◆ Study text ◆
════════

Blood pressure measurement is used to generally indicate the health of a patient or the type of emergency treatment which is necessary for an accident victim or a battlefield casualty. Most blood pressure measurement systems involve listening for blood pulses of a patient with a stethoscope. Noises of an emergency vehicle or in a battlefield make these pulses difficult to hear, which makes accurate measurement of blood pressure very difficult to obtain.
FIG. 1 shows a schematic diagram of a blood pressure measurement system that determines systolic, diastolic, and mean arterial pressures without detecting blood pulses. The blood pressure measurement system of FIG. 1 is particularly useful in emergency vehicles and battlefield situations, where movement and noise drastically affect accurate measurement of blood pressure in systems that rely on the detection of blood pulses. The system of FIG. 1 filters out blood pulses and high frequency noise, and processes signals having frequencies on the order of 1 Hz.
The operation of the blood pressure measurement system of FIG. 1 is detailed in U.S. Pat. No. 4,649,928 to Samaras et al., which has been assigned to the same entity as this invention. This application incorporates the disclosure of U.S. Pat. No. 4,649,928 by reference.
FIG. 1 shows an occlusion bladder 10 on the upper arm 8 of a patient, which is inflated to a pressure substantially higher than systolic blood pressure of the patient to stop blood flow in the upper limb 8. A lower sensing bladder 12 on the forearm 6 of the patient is inflated to a nominal value, such as 70 mmHg. Pressure in the occlusion bladder 10 is gradually decreased over a period of approximately thirty seconds. A microprocessor 28 controls valves 16, 18, and 20 and controls pump 14 to inflate and deflate the occlusion bladder 10 and the sensing bladder 12. Transducers 22 and 24 monitor pressures in the occlusion bladder 10 and the sensing bladder 12, respectively. These transducers 22 and 24 respectively produce an occlusion pressure signal and a sensing pressure signal which are received by a microprocessor 28. The microprocessor 28 filters out pulses corresponding to a patient's heart beat from the sensing pressure signal produced by the transducer 24.

════════

◆ The data ◆
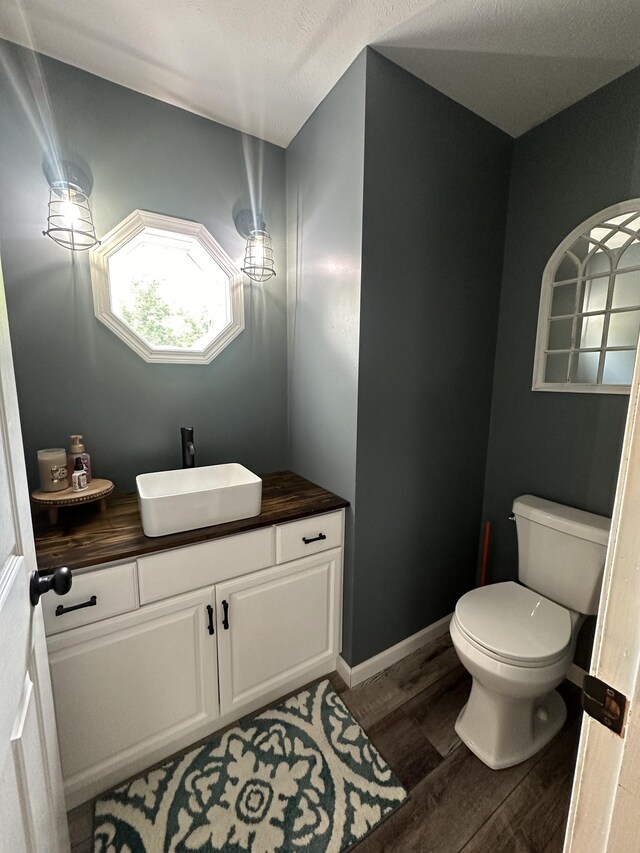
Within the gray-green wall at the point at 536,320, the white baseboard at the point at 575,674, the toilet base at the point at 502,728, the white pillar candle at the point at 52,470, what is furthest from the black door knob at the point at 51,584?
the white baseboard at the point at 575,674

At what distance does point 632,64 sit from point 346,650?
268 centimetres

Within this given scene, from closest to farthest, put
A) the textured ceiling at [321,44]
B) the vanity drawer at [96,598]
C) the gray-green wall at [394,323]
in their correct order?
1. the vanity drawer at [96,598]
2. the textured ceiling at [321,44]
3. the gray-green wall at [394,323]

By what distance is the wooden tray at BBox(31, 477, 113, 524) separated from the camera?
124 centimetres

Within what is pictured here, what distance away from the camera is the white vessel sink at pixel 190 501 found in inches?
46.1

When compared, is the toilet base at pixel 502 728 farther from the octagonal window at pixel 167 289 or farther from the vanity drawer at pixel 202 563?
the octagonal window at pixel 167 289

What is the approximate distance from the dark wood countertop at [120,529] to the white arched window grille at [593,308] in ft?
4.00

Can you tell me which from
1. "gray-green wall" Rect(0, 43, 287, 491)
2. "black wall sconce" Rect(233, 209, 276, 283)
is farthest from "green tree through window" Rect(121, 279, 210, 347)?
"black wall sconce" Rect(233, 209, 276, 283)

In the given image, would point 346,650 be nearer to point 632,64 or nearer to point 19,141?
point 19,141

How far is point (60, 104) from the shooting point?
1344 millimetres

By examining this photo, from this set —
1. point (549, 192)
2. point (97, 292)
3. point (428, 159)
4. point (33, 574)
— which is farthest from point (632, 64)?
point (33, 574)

════════

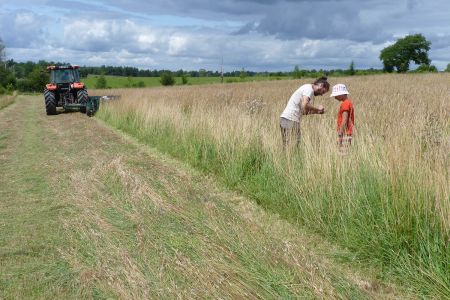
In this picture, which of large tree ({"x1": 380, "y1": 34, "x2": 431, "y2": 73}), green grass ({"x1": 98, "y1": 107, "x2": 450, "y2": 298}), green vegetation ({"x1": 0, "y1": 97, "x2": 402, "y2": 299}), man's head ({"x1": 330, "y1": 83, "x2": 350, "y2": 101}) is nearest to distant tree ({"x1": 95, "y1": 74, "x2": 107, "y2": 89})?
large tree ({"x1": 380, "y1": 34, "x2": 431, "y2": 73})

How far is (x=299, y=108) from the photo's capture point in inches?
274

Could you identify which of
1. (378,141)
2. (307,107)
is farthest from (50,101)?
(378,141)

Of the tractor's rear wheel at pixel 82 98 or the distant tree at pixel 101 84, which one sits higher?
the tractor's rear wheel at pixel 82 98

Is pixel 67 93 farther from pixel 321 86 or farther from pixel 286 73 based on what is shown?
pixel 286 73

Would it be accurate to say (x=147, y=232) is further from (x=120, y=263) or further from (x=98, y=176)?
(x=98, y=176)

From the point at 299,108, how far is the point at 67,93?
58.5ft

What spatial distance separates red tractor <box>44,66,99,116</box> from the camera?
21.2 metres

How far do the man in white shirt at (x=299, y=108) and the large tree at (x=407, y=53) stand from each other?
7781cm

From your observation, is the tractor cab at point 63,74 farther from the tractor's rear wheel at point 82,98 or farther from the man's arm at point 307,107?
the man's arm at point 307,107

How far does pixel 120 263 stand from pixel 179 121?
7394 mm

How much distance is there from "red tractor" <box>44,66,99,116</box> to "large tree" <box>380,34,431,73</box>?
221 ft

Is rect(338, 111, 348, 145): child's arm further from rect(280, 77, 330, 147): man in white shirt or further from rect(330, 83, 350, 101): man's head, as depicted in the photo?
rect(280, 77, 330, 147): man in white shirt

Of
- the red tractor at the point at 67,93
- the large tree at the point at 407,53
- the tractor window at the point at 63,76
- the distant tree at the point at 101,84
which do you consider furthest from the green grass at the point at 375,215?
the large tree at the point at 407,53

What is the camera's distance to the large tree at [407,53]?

════════

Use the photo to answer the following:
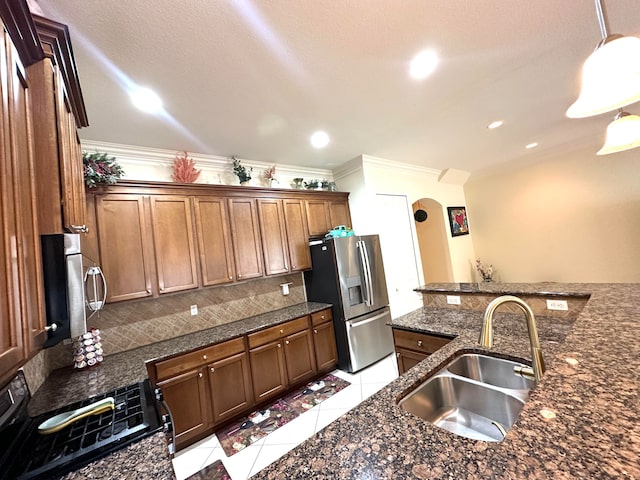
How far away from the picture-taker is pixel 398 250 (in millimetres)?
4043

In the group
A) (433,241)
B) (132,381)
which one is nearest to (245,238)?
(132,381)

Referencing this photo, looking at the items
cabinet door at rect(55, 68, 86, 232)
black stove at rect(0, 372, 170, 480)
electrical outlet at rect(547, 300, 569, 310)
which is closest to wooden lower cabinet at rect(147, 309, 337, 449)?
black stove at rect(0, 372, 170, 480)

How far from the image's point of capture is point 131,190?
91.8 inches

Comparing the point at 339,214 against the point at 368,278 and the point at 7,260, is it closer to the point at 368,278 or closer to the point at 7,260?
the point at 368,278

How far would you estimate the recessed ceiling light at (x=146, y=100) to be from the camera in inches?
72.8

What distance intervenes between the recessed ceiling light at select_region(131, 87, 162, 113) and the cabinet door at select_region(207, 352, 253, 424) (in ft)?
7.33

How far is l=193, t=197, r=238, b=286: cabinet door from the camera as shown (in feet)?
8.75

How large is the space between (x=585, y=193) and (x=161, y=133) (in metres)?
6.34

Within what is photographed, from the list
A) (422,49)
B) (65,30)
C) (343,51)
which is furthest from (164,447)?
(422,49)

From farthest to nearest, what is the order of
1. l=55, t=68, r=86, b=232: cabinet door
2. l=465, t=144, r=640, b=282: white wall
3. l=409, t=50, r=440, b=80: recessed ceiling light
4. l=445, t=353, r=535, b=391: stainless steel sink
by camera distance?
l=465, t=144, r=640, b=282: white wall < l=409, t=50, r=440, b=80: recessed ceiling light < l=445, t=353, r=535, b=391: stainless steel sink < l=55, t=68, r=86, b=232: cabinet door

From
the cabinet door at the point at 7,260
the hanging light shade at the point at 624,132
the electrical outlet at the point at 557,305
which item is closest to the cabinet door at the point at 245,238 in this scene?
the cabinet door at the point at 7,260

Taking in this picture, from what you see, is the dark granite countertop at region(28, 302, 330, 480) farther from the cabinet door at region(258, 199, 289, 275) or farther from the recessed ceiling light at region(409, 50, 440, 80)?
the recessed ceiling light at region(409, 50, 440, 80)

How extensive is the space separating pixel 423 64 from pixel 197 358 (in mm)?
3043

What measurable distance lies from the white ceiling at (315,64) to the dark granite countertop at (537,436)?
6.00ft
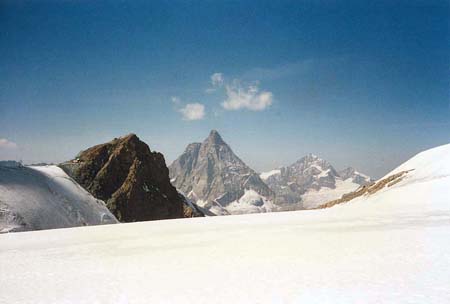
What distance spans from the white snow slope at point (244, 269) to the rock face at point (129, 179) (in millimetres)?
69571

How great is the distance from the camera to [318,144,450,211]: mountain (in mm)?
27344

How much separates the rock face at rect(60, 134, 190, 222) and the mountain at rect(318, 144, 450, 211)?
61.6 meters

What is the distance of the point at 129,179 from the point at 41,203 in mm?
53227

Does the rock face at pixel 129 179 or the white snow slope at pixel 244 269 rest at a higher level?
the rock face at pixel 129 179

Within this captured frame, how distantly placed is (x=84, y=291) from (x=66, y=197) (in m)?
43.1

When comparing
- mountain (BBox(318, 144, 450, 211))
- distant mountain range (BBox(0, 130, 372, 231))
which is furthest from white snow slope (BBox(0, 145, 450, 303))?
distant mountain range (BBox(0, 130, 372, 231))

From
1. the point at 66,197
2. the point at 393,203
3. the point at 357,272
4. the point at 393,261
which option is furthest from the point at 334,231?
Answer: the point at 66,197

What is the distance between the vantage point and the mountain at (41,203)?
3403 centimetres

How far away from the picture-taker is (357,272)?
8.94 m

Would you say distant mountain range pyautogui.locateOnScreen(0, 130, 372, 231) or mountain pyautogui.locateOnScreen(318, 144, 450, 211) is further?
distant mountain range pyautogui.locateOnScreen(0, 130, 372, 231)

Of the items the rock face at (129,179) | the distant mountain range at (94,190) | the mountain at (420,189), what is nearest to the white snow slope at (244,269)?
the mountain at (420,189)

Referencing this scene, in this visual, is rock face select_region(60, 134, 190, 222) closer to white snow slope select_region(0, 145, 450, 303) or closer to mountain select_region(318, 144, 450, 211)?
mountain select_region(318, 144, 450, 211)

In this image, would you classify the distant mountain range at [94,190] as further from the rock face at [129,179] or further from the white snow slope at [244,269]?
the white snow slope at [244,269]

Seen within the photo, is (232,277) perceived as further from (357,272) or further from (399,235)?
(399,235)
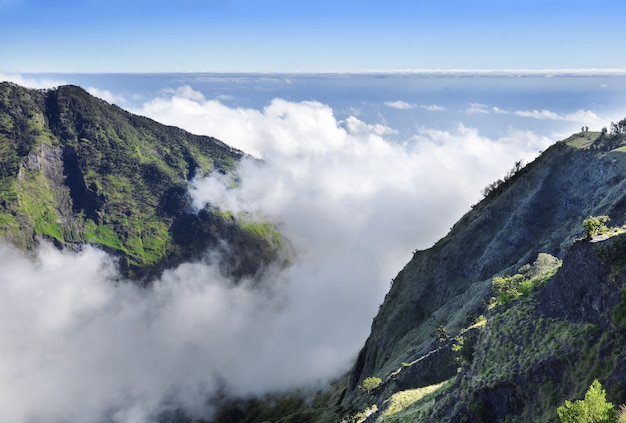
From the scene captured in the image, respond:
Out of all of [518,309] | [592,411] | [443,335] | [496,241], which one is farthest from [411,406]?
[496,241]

════════

◆ Things to do ◆
#1 Name every type of blood pressure that the system of FIG. 1 in the blood pressure measurement text determines.
#2 Resume the blood pressure measurement text after its final sentence.
The material has no connection to the blood pressure measurement text.

◆ Exercise responses ◆
#1 Systolic, diastolic, and mean arterial pressures

#2
An occlusion pressure value sensed by the transducer 22 on the occlusion bladder 10 corresponds to systolic pressure of a patient when the sensing pressure signal from the sensing bladder 12 reaches a minimum value. The microprocessor 28 derives first, second, and third time derivatives of the sensing pressure signal from the sensing bladder 12. An occlusion pressure value from the occlusion bladder 10 corresponds to mean arterial pressure when the third time derivative of the sensing pressure signal is a positive-going, zero-crossing signal. The microprocessor 28 derives diastolic pressure from the mean arterial pressure and the systolic pressure according to a well known relationship.
The present inventors have found that the system of FIG. 1 is somewhat responsive to very low-frequency, high-amplitude noise signals, which can cause the system of FIG. 1 to produce false values of systolic, mean arterial, and diastolic pressures. These noise signals are produced when a patient wearing the system is slowly transported by an emergency vehicle over a large bump, for instance. These noise signals are also produced when a patient wearing the system makes slow, large movements with his fingers, for instance. In an emergency situation, it is critical to accurately measure these pressures for correct treatment of a patient. Thus, a need exists for determining the presence of such slow, large noise signals and for filtering out these noise signals to accurately 10 measure blood pressure of a patient.